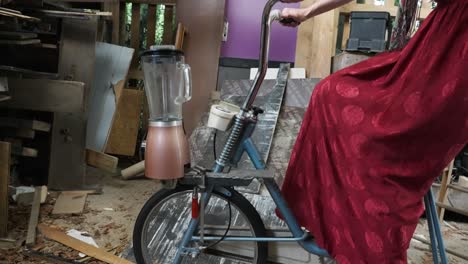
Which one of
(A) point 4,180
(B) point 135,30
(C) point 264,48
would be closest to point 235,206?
(C) point 264,48

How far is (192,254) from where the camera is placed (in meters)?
1.54

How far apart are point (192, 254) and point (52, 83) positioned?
1.50 metres

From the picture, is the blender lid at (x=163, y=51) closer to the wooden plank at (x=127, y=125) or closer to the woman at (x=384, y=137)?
the woman at (x=384, y=137)

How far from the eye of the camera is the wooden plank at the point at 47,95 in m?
2.32

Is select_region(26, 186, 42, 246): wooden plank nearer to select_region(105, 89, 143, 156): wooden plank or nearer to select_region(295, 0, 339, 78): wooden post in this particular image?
select_region(105, 89, 143, 156): wooden plank

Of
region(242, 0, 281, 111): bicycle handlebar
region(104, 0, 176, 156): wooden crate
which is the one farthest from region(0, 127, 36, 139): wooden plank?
region(242, 0, 281, 111): bicycle handlebar

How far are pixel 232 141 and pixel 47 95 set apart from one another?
1.53 metres

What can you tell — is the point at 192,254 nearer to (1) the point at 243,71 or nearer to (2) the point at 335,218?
(2) the point at 335,218

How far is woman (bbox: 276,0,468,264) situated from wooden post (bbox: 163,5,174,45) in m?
1.80

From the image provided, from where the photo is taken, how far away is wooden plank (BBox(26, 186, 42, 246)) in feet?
6.18

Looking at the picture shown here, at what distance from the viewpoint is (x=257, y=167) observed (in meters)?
1.47

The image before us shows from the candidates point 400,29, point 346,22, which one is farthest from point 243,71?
point 400,29

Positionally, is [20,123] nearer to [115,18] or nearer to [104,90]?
[104,90]

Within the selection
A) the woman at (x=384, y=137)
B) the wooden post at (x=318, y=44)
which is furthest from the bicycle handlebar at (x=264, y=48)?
the wooden post at (x=318, y=44)
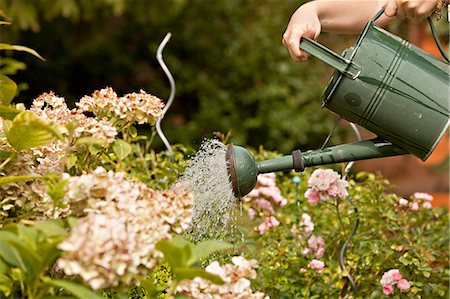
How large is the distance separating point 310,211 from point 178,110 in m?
3.79

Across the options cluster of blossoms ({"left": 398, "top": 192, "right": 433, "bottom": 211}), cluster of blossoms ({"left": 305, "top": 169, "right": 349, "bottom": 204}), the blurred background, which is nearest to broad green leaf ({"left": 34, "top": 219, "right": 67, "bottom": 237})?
cluster of blossoms ({"left": 305, "top": 169, "right": 349, "bottom": 204})

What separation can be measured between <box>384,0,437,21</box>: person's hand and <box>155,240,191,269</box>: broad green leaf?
2.67ft

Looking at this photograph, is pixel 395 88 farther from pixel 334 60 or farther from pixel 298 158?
pixel 298 158

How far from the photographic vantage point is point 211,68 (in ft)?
19.6

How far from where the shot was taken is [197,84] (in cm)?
585

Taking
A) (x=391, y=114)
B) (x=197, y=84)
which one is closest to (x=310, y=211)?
(x=391, y=114)

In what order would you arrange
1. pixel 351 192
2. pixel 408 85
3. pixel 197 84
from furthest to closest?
1. pixel 197 84
2. pixel 351 192
3. pixel 408 85

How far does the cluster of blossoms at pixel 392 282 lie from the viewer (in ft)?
6.24

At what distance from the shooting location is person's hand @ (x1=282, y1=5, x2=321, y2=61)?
5.60ft

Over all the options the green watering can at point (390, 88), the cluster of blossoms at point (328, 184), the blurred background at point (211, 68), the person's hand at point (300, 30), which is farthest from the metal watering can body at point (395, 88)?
● ● ● ● ●
### Required task
Put every line of the records above into a Markdown table with two columns, Row and Line: number each row and give one line per row. Skip blank lines and leave out the pictures.

### Problem solution
| Row | Line |
|---|---|
| 1 | Which one of |
| 2 | (A) point 4,180 |
| 3 | (B) point 135,30 |
| 4 | (C) point 264,48 |
| 5 | would be closest to point 235,206? |
| 6 | (C) point 264,48 |
| 7 | How far is (192,254) from where the camera is placed (in meters)? |
| 8 | 1.54 |
| 9 | How far apart are point (192, 254) and point (52, 83) positioned? |
| 10 | 1.50 metres |
| 11 | From the picture, is the blender lid at (x=163, y=51) closer to the wooden plank at (x=127, y=125) or closer to the woman at (x=384, y=137)? |
| 12 | the woman at (x=384, y=137) |
| 13 | How far from the eye of the camera is the wooden plank at the point at 47,95 in m? |
| 14 | 2.32 |
| 15 | Is select_region(26, 186, 42, 246): wooden plank nearer to select_region(105, 89, 143, 156): wooden plank or nearer to select_region(295, 0, 339, 78): wooden post in this particular image? |
| 16 | select_region(105, 89, 143, 156): wooden plank |
| 17 | Of |
| 18 | region(242, 0, 281, 111): bicycle handlebar |
| 19 | region(104, 0, 176, 156): wooden crate |
| 20 | which is the one farthest from region(0, 127, 36, 139): wooden plank? |
| 21 | region(242, 0, 281, 111): bicycle handlebar |
| 22 | How far are pixel 232 141 and pixel 47 95 set apart from one another? |
| 23 | 1.53 metres |
| 24 | What can you tell — is the point at 192,254 nearer to (1) the point at 243,71 or nearer to (2) the point at 335,218? |
| 25 | (2) the point at 335,218 |
| 26 | How far is woman (bbox: 276,0,468,264) situated from wooden post (bbox: 163,5,174,45) in m? |
| 27 | 1.80 |
| 28 | From the image provided, from where the photo is taken, how far away is wooden plank (BBox(26, 186, 42, 246)) in feet? |
| 29 | 6.18 |
| 30 | Looking at the picture shown here, at what distance from the viewpoint is (x=257, y=167) observed (in meters)? |
| 31 | 1.47 |
| 32 | The image before us shows from the candidates point 400,29, point 346,22, which one is farthest from point 243,71? |
| 33 | point 400,29 |
| 34 | Positionally, is [20,123] nearer to [115,18] or nearer to [104,90]? |
| 35 | [104,90] |
| 36 | Within the selection |
| 37 | A) the woman at (x=384, y=137) |
| 38 | B) the wooden post at (x=318, y=44) |
| 39 | which is furthest from the bicycle handlebar at (x=264, y=48)? |
| 40 | the wooden post at (x=318, y=44) |
| 41 | How large is the distance separating point 310,211 from point 178,110 in m? |
| 42 | 3.79 |
| 43 | Across the options cluster of blossoms ({"left": 398, "top": 192, "right": 433, "bottom": 211}), cluster of blossoms ({"left": 305, "top": 169, "right": 349, "bottom": 204}), the blurred background, which is nearest to broad green leaf ({"left": 34, "top": 219, "right": 67, "bottom": 237})? |
| 44 | cluster of blossoms ({"left": 305, "top": 169, "right": 349, "bottom": 204}) |
| 45 | What separation can be measured between <box>384,0,437,21</box>: person's hand and <box>155,240,191,269</box>: broad green leaf? |
| 46 | 2.67ft |
| 47 | Looking at this photograph, is pixel 395 88 farther from pixel 334 60 or farther from pixel 298 158? |
| 48 | pixel 298 158 |
| 49 | How far from the photographic vantage point is point 211,68 (in ft)? |
| 50 | 19.6 |
| 51 | How far from where the shot was taken is [197,84] (in cm)? |
| 52 | 585 |
| 53 | Taking |
| 54 | A) (x=391, y=114) |
| 55 | B) (x=197, y=84) |
| 56 | which one is closest to (x=310, y=211)? |
| 57 | (x=391, y=114) |
| 58 | In what order would you arrange |
| 59 | 1. pixel 351 192 |
| 60 | 2. pixel 408 85 |
| 61 | 3. pixel 197 84 |
| 62 | from furthest to closest? |
| 63 | 1. pixel 197 84 |
| 64 | 2. pixel 351 192 |
| 65 | 3. pixel 408 85 |
| 66 | How far does the cluster of blossoms at pixel 392 282 lie from the viewer (in ft)? |
| 67 | 6.24 |
| 68 | At what distance from the shooting location is person's hand @ (x1=282, y1=5, x2=321, y2=61)? |
| 69 | 5.60ft |
| 70 | Over all the options the green watering can at point (390, 88), the cluster of blossoms at point (328, 184), the blurred background at point (211, 68), the person's hand at point (300, 30), which is farthest from the metal watering can body at point (395, 88)? |